Evitare per tenere tutto sotto controllo

È una forma di ansia, quella che ci porta ad archiviare domande, quella che ci spinge a sminuire le nostre emozioni o quelle degli altri (che motivo hai di essere stanco? triste? stressato?). Rispondiamo a quest’ansia talvolta evitando, provando a distrarci e non pensare alle cose che sono insoddisfacenti o che fanno male.

Non è l’ansia vistosa degli attacchi di panico, quella che si riconosce – in noi e negli altri- perché diventa ostacolo e fa sobbalzare il cuore e il respiro: è un timore ed una preoccupazione più silenziosa e profonda che prende forme diverse.

Ha la forma della fretta di entrare ed uscire da uno scambio in un modo preconfezionato, di evitare di dirci come stiamo veramente, di sentire e fare spazio agli alti e bassi del nostro umore e delle nostre energie.
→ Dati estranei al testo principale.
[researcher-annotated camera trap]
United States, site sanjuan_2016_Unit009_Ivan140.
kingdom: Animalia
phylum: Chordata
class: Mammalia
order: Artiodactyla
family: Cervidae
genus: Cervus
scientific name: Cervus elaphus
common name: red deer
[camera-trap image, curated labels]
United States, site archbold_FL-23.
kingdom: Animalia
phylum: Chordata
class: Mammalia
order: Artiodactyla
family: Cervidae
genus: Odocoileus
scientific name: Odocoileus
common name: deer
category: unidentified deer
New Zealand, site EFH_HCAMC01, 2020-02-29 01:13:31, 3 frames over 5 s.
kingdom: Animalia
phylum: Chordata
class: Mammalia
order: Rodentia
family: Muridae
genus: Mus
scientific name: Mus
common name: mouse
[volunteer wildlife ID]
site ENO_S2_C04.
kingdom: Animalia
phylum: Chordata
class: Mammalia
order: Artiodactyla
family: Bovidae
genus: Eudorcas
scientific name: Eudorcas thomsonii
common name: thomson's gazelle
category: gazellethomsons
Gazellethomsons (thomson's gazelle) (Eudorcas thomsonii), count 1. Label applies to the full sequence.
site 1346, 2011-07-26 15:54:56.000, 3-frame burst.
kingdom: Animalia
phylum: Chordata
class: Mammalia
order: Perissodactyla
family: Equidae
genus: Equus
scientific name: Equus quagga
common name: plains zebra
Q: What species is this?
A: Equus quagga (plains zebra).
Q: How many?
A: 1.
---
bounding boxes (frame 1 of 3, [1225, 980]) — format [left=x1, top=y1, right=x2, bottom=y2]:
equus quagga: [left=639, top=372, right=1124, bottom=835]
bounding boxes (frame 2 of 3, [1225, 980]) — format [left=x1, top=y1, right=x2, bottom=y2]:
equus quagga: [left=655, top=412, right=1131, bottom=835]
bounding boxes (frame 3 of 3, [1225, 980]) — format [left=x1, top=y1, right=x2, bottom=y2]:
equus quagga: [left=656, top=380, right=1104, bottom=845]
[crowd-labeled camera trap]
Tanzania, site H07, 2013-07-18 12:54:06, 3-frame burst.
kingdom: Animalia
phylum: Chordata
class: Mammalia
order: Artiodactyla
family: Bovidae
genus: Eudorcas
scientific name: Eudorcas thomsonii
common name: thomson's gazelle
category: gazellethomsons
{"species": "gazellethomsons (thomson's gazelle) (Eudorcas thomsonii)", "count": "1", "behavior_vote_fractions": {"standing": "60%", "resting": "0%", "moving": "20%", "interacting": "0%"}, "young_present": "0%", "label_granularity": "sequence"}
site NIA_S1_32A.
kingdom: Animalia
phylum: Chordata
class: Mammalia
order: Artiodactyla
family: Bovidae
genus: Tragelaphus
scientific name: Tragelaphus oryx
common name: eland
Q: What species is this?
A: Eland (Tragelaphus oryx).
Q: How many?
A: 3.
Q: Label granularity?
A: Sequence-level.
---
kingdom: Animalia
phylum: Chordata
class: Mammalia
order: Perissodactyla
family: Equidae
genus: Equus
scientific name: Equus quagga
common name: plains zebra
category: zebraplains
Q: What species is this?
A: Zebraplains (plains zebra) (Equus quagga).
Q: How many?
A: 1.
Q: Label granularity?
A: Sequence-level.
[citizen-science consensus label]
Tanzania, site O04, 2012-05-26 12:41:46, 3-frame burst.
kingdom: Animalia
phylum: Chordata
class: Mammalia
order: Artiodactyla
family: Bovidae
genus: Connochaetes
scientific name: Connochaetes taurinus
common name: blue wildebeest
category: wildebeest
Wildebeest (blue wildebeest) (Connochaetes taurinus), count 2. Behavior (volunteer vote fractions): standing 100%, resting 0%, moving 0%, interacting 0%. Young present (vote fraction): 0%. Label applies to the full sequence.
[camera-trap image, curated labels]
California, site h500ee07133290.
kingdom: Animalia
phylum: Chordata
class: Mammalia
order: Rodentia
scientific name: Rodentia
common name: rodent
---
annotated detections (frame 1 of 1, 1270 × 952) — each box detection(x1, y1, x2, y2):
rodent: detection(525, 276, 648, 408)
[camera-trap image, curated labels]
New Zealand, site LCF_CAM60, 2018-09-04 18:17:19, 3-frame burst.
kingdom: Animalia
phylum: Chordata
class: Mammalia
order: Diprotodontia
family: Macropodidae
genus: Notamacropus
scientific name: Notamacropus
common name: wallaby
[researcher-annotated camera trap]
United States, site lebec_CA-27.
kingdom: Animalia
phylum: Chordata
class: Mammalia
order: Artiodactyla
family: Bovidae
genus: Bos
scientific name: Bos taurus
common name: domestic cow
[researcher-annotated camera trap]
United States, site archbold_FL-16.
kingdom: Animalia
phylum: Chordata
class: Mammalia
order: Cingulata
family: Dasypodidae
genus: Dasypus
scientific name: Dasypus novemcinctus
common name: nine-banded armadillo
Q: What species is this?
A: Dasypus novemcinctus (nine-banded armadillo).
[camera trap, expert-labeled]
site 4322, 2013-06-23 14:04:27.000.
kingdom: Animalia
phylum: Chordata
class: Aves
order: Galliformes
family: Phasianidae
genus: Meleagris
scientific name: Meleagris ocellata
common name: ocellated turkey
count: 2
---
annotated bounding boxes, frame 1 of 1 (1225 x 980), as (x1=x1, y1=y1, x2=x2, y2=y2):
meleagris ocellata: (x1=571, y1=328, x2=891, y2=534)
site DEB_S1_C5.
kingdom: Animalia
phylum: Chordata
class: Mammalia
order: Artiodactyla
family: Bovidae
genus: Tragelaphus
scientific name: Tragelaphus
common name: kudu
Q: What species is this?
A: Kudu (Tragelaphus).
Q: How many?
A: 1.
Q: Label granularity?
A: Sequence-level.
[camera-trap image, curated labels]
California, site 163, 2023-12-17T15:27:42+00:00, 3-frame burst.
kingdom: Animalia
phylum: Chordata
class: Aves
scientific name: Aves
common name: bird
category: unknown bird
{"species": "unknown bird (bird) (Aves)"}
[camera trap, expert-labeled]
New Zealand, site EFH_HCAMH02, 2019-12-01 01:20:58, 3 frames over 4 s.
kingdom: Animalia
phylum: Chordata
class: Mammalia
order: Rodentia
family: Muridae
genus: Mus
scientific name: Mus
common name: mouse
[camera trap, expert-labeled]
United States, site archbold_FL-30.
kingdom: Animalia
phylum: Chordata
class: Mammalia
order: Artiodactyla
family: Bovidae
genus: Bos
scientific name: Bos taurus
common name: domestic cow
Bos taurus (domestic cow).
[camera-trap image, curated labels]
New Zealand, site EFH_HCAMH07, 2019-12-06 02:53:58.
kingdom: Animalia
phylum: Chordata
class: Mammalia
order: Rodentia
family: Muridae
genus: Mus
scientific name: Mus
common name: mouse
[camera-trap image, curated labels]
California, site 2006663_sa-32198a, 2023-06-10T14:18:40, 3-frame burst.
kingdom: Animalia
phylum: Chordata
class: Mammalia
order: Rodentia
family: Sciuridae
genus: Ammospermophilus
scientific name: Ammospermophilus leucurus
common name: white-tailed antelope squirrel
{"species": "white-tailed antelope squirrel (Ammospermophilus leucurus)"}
Oppure può prendere la forma del distrarsi smangiucchiando quando arriva un’emozione, della preoccupazione della solitudine, della perdita, della paura dei conflitti, del preoccuparci sempre per l’altro, del non sentirci abbastanza, del senso di colpa che arriva quando non ci sentiamo adeguati nei nostri ruoli.

Evitiamo di dare un nome a ciò che sentiamo sperando che le sensazioni spiacevoli possano svanire semplicemente non prestando attenzione alle cose spiacevoli. Cosi, senza saperlo, autorizziamo l’ansia a crescere. E alla fine abbiamo tutto sotto controllo, tranne l’ansia. Diciamo che nella nostra vita va tutto bene, eppure non ci sentiamo bene, c’è l’ansia. Perché?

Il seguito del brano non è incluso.